Prompt Images
You know what is always fun? Getting a GIF. Whether it’s via text or email, or whatever other communication styles the youngs are doing these days, GIFs always work. Even the lesser ones. There is a GIF for every occasion.
If a picture is worth a thousand words (pre-inflation—thanks, Biden) then a video is worth way more, and the silently looping GIF is the perfect example of that. These short clips, usually featuring a pop culture touchstone can deliver a message along with tone and usually can answer follow-up questions before they pop up.
Sometimes GIFs can substitute for the thing you don’t want to say, or bring levity to a tense or somber situation, unlocking a solution when you may not have the words to do the job. If you are doing it right, you could have a whole conversation of GIFs.
But the reason GIFs are really so great is that they connect you through a reference, a common moment you share with someone else. Picking a GIF to send to someone else extends an offering, a connection that you both understand.

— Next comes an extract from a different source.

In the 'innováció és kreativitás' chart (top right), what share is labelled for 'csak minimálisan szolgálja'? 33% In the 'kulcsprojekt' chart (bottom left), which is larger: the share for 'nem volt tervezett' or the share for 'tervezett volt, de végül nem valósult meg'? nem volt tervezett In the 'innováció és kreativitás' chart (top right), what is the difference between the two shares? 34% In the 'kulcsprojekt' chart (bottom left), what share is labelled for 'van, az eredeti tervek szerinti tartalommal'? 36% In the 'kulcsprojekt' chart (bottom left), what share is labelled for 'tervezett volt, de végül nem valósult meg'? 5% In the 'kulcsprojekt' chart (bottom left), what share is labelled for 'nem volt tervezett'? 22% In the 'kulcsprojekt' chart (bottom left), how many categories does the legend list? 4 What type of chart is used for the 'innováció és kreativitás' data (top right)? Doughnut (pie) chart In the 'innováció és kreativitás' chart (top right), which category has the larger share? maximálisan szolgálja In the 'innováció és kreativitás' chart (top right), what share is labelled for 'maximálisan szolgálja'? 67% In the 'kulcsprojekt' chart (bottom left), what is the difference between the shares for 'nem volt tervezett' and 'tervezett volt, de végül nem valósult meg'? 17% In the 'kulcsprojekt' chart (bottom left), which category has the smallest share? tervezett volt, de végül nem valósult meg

It asks, or insinuates, “you’ve seen this thing,” which sparks a shared memory or fondness for the source material. And in the end, isn’t the thing we want the most to be seen and related to?
Oh, YOU also know the ins and outs of Wayne’s World or Clue? While I would agree that nostalgia can sometimes be a bit of a hacky way to gain approval, picking GIFs is curating specific nostalgia, relevant for a person and a moment. And the more obscure of a moment you can connect on, the better.
Maybe one day it’ll feel like a communication crutch, but I believe in the lasting power of GIF. Long live our referential overlords!